### ASSIGNED TASK
Transcribe the entries below word for word, beginning at the line with "A: Bos taurus (domestic cow)." and stopping after the line with "category: blackbird"; drop all pictures.

### RECORDS SUPPLIED
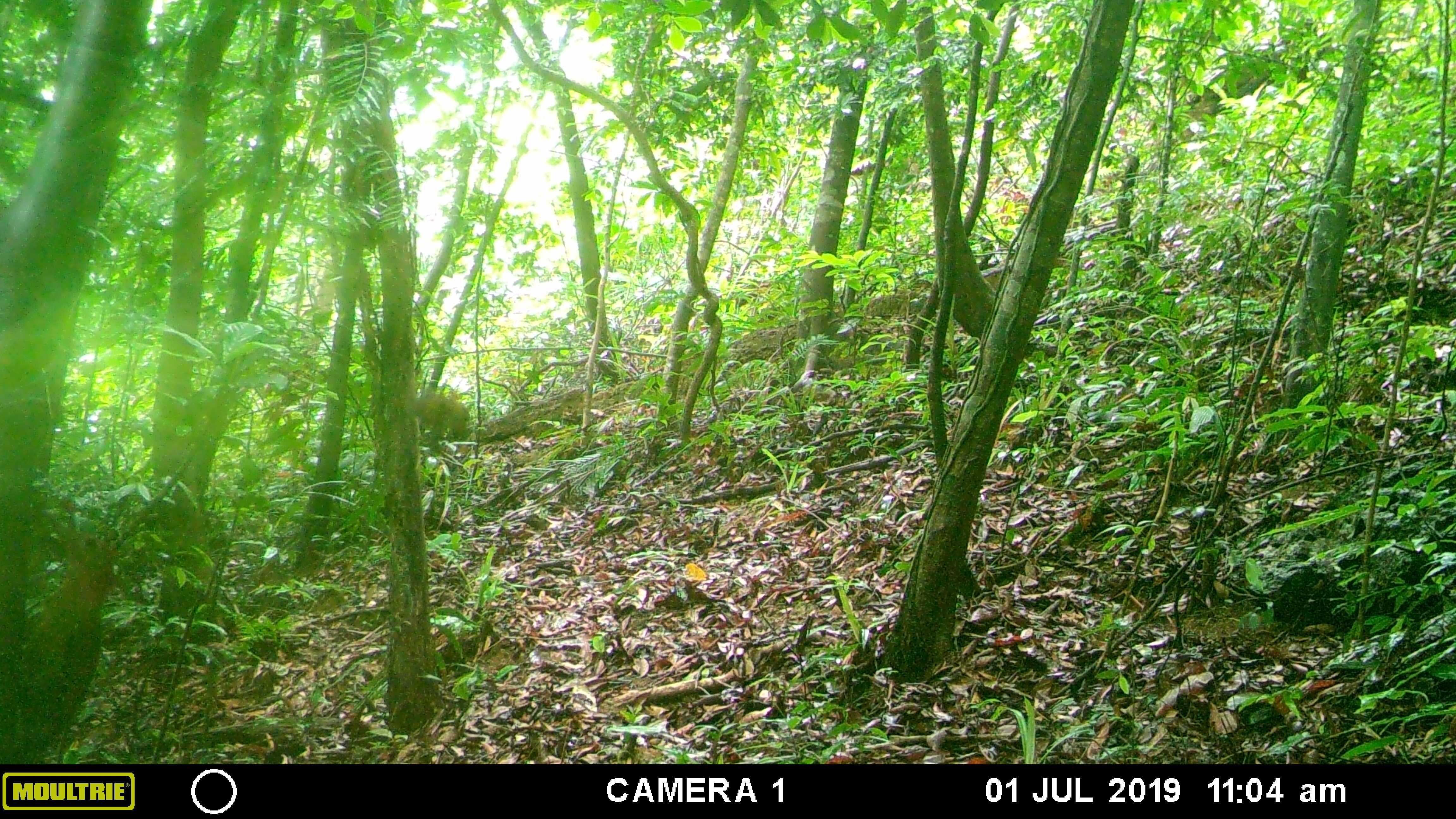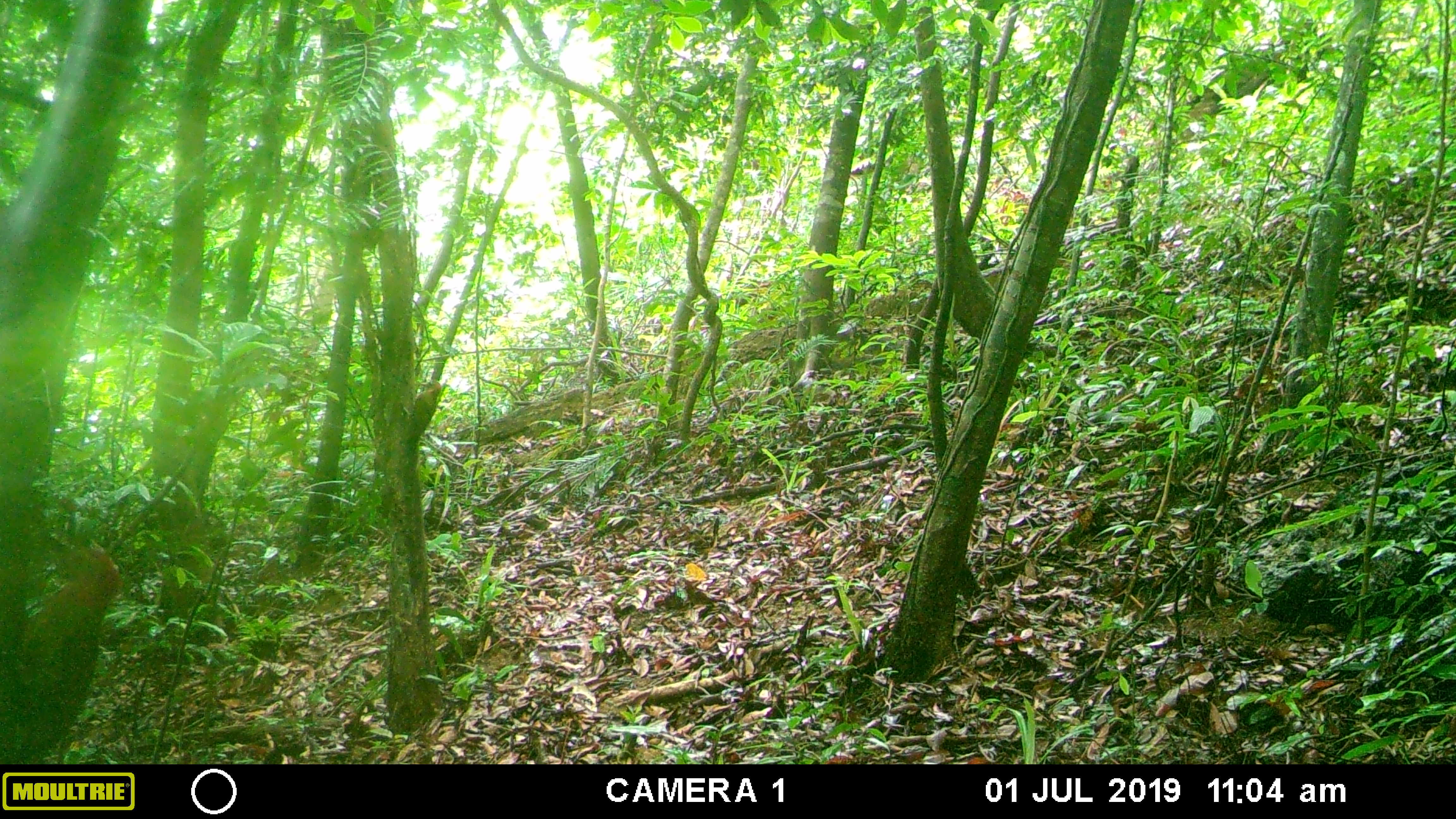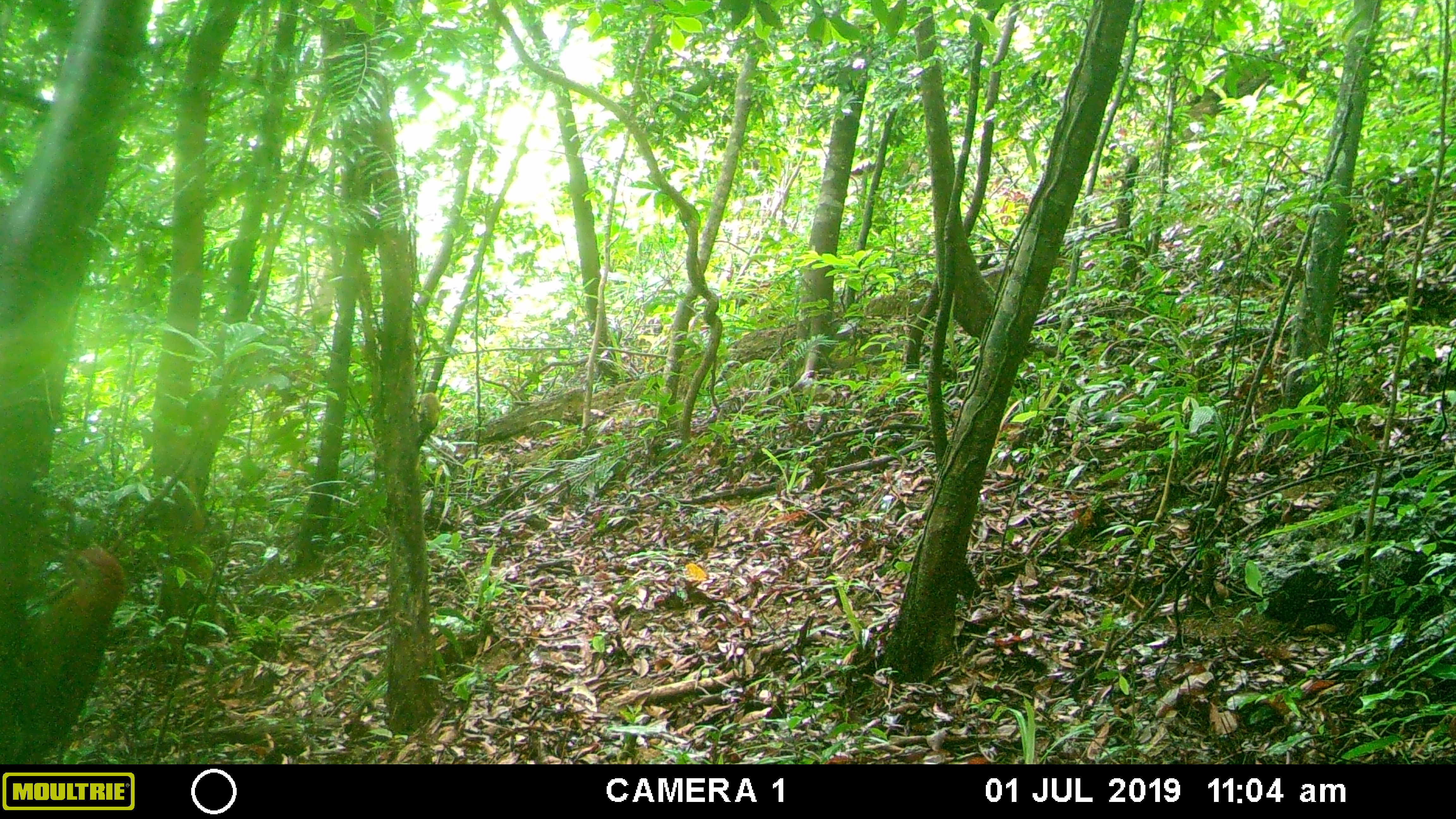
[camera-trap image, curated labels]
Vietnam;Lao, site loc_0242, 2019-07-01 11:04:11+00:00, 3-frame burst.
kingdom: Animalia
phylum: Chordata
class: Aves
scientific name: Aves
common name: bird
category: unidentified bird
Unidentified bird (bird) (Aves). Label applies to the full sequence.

==

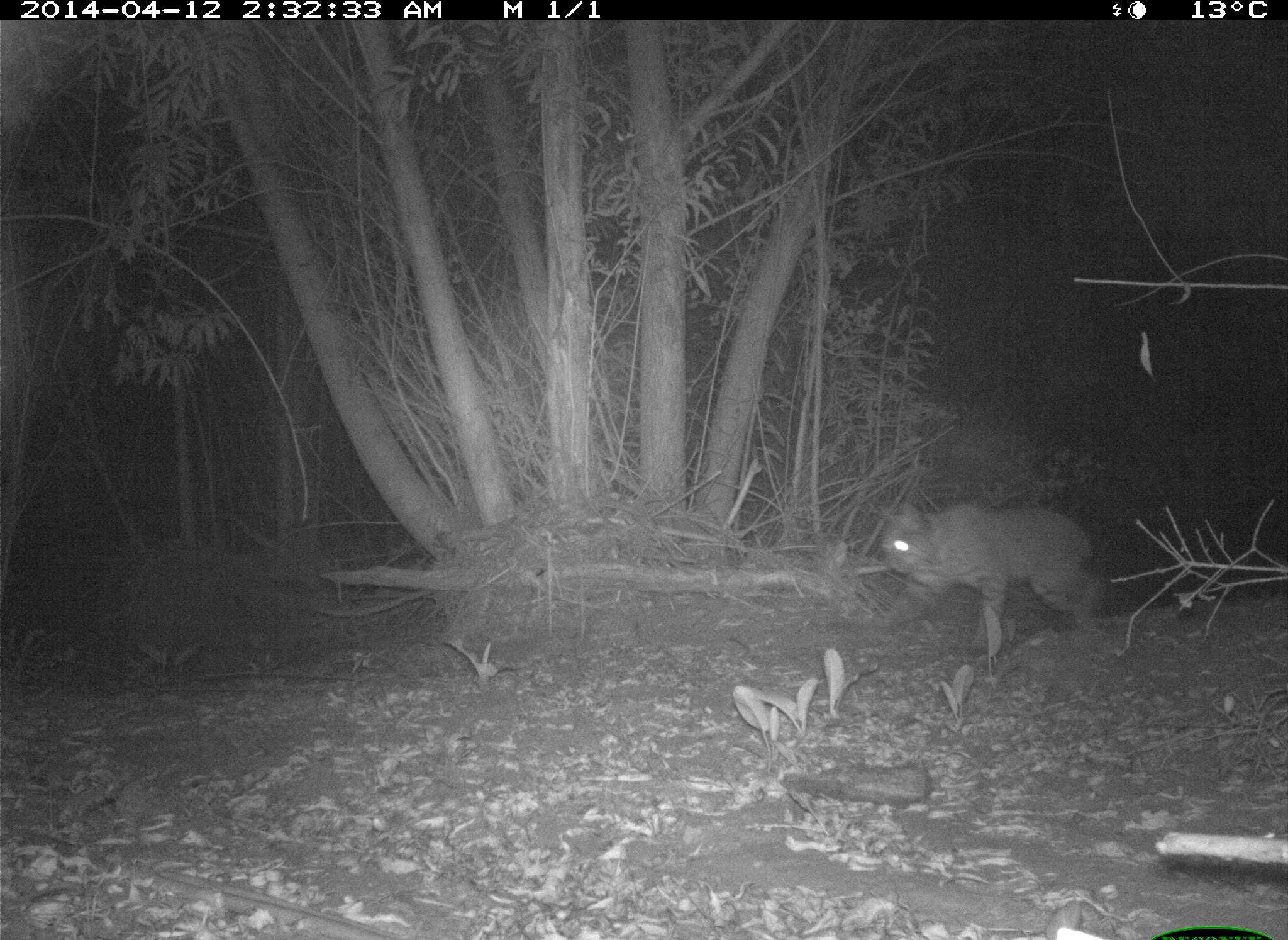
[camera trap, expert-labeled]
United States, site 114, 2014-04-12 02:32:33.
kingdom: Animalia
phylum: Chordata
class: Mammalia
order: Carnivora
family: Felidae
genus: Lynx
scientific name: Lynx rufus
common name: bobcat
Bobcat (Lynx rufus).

==

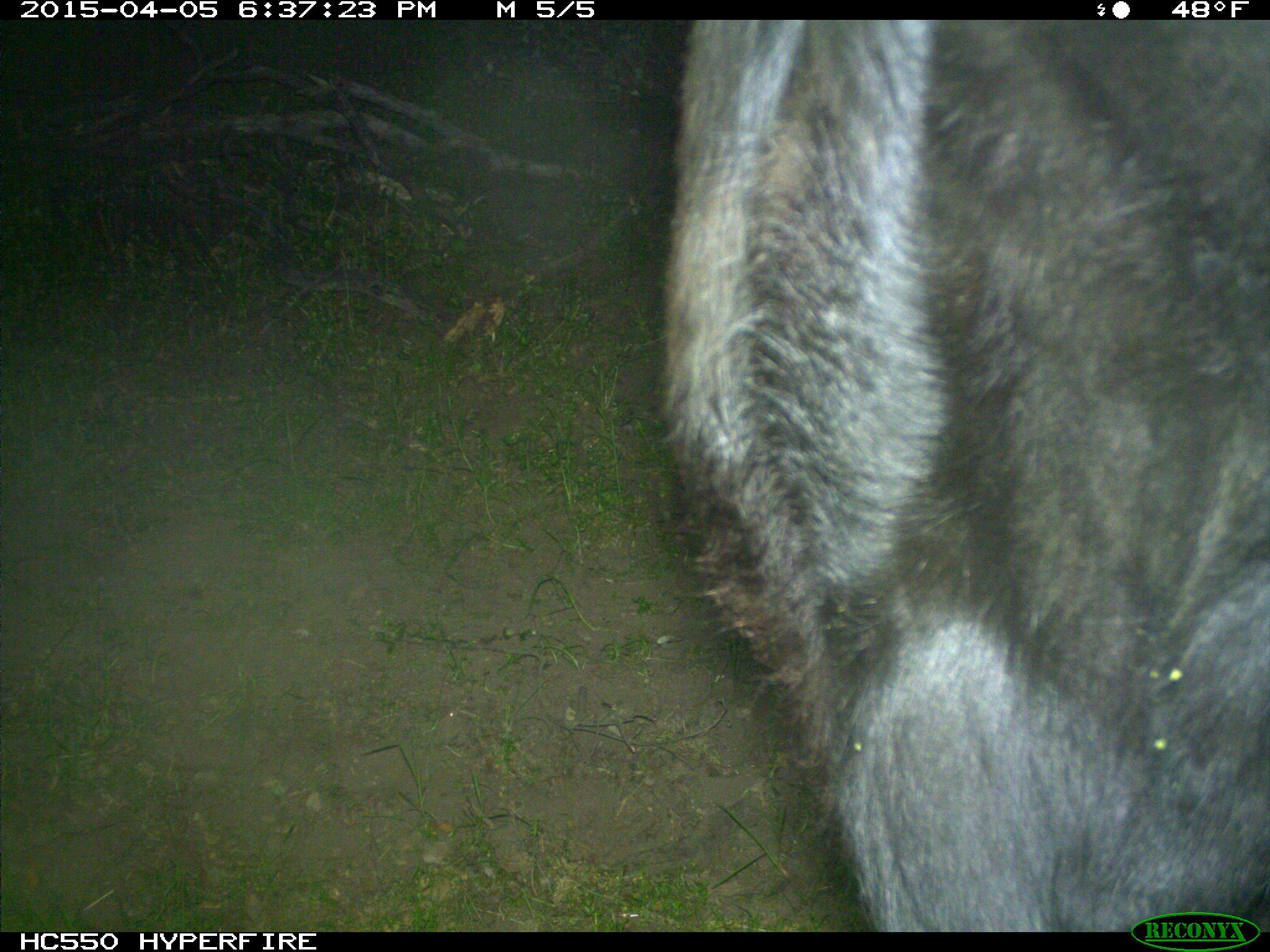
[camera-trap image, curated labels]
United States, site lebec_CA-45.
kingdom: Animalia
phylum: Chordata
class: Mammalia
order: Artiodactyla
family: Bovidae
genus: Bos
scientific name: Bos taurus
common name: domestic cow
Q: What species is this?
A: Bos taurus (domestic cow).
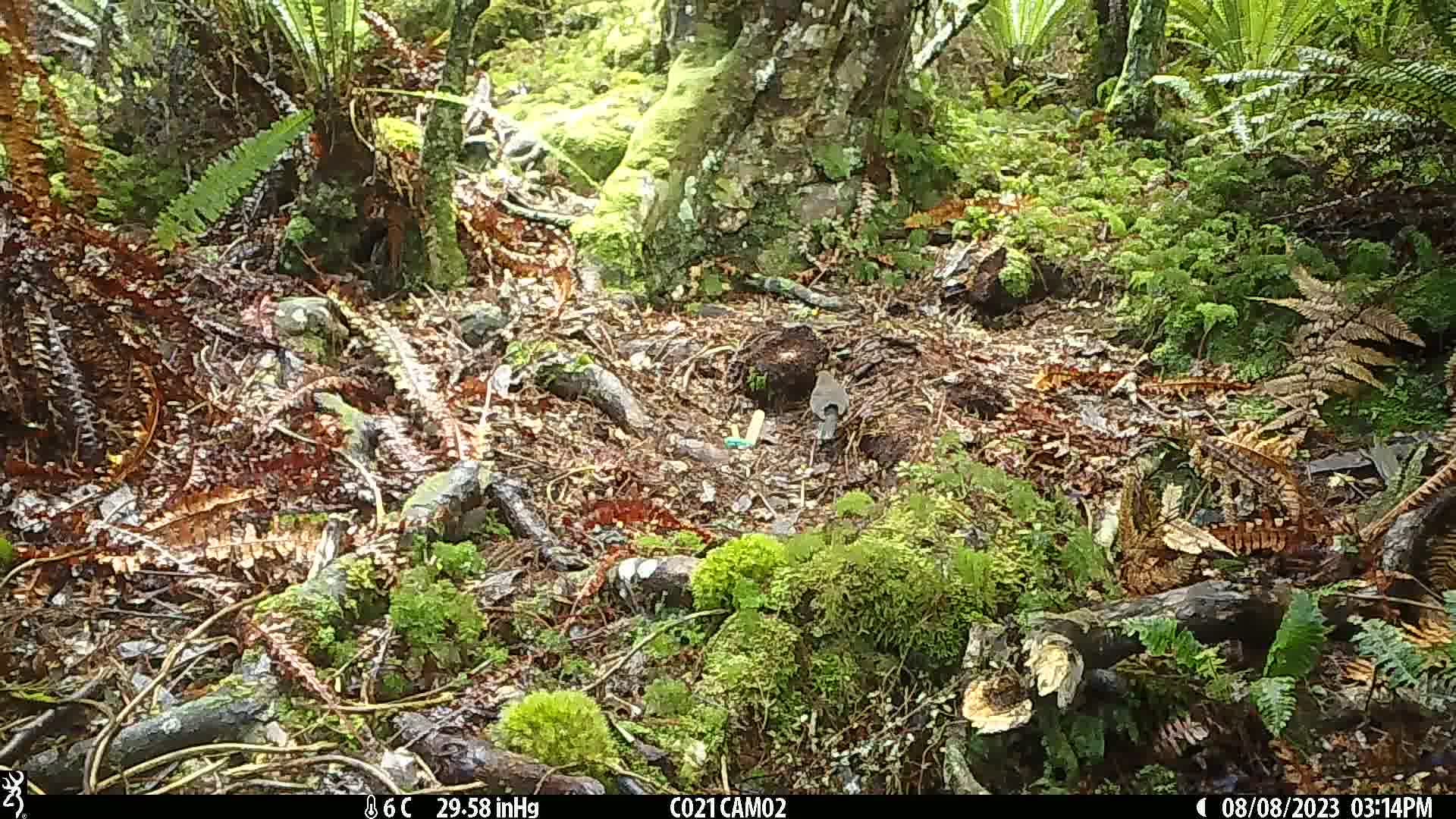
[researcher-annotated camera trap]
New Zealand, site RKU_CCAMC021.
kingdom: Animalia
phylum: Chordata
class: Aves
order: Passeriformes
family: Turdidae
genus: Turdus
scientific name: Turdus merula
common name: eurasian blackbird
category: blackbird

### EXERCISE RESULT
A: Bos taurus (domestic cow).
[researcher-annotated camera trap]
New Zealand, site RKU_CCAMC021.
kingdom: Animalia
phylum: Chordata
class: Aves
order: Passeriformes
family: Turdidae
genus: Turdus
scientific name: Turdus merula
common name: eurasian blackbird
category: blackbird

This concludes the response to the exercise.